Paylaş
KEKLİK GİBİ...
Alanya’nın hücum hattı ne kadar etkili ise defansı da o kadar sıkıntılı. Iışık görmüş keklik gibi dona kalan ve pozisyonları seyreden defansla ligin altında olması normal. G.Saray ilk yarıda bu zaaftan yararlandı ama rakibin en önemli ayağını da durduramadı.
2. yarı Rodrigues’in kaçırdığı net pozisyon maçın kırılma anı oldu. G.Saray öyle bir gol yedi ki, var olmayan pozisyonu geri pasla Mariano başlattı, Serdar ve Denayer seyretti, Muslera çıkmadı, Serdar penaltıyı yaptı. Alanyalılar ne yaptı derseniz? Sadece savunmanın kendi kendini imha etmesini değerlendirdiler!
Rakibin top kendisinde değilken bir şey yapmadan ve sadece bir kez topa dokunarak gol atabildiği bir defansa sahip G.Saray. Aynı zamanda ciddi maliyetle alınmış, koşan ama iş yapmayan, yetenekli ama faydasız, takımı eksik oynatan bir 10 numarası var.
MUHTEŞEM MUSLERA...
Ve bu savunma hataları ile neredeyse her maç 1 eksik oynayarak, Muslera’nın acayip kurtarışları ve Gomis’in golleri ile zirvede kalan bir takım. Bu maçı Fatih Hoca’nın hamleleri ya da Sinan’ın golü değil, Muslera kazandırdı. Muslera demek, takım demek, şampiyonluk demek. Muslera demek, Galatasaray demek.

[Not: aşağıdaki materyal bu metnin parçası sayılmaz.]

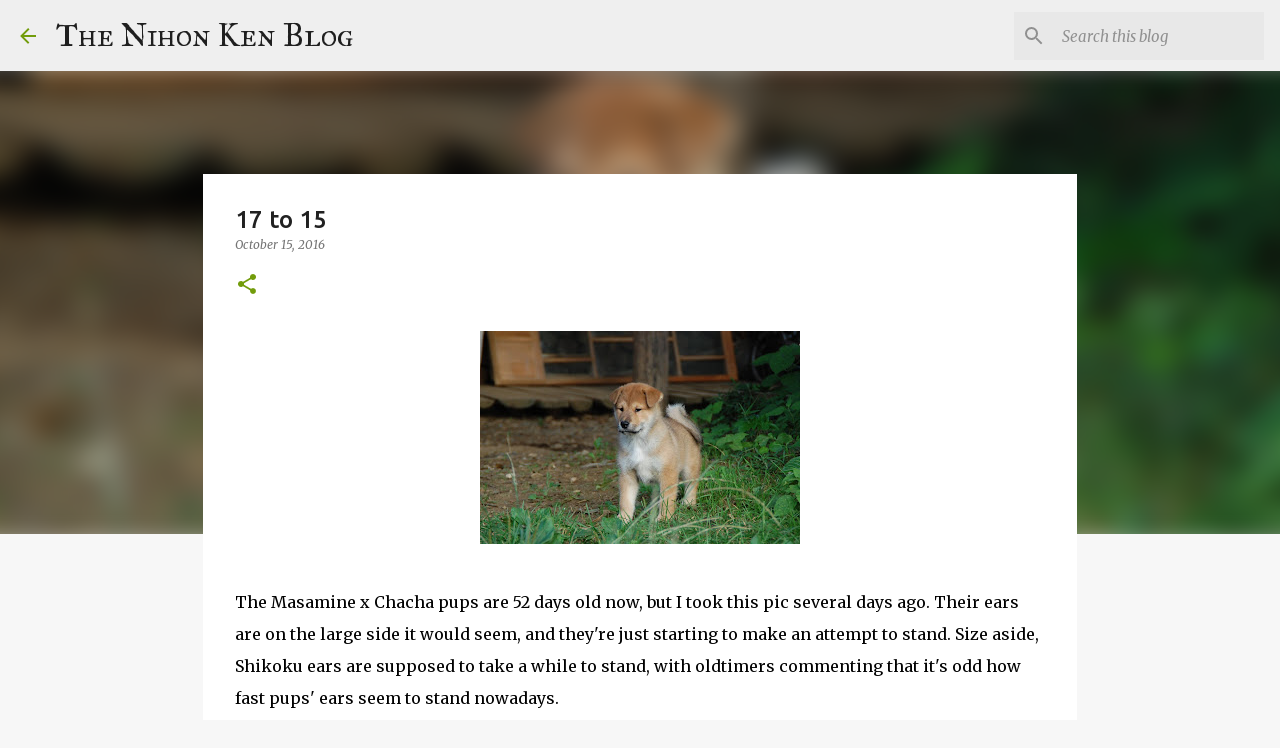

--- FILE ---
content_type: text/html; charset=utf-8
request_url: https://www.google.com/recaptcha/api2/aframe
body_size: 267
content:
<!DOCTYPE HTML><html><head><meta http-equiv="content-type" content="text/html; charset=UTF-8"></head><body><script nonce="2Vmer-ZK2VhMbrN0K7aYyw">/** Anti-fraud and anti-abuse applications only. See google.com/recaptcha */ try{var clients={'sodar':'https://pagead2.googlesyndication.com/pagead/sodar?'};window.addEventListener("message",function(a){try{if(a.source===window.parent){var b=JSON.parse(a.data);var c=clients[b['id']];if(c){var d=document.createElement('img');d.src=c+b['params']+'&rc='+(localStorage.getItem("rc::a")?sessionStorage.getItem("rc::b"):"");window.document.body.appendChild(d);sessionStorage.setItem("rc::e",parseInt(sessionStorage.getItem("rc::e")||0)+1);localStorage.setItem("rc::h",'1769738501828');}}}catch(b){}});window.parent.postMessage("_grecaptcha_ready", "*");}catch(b){}</script></body></html>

Ama unutmamak lazım ki, haftaya oynanacak maç hata kabul etmez, eksik kaldırmaz, ciddiyetsizliği affetmez, ikramı etmez, geri dönülmez bir maç. Kazan, şampiyon ol...
MAÇIN ADAMI: MUSLERA
SADECE pozisyonları değil, hatalı oynayan savunmayı da, Belhanda’yı da, takımı da herkesi kurtardı Muslera.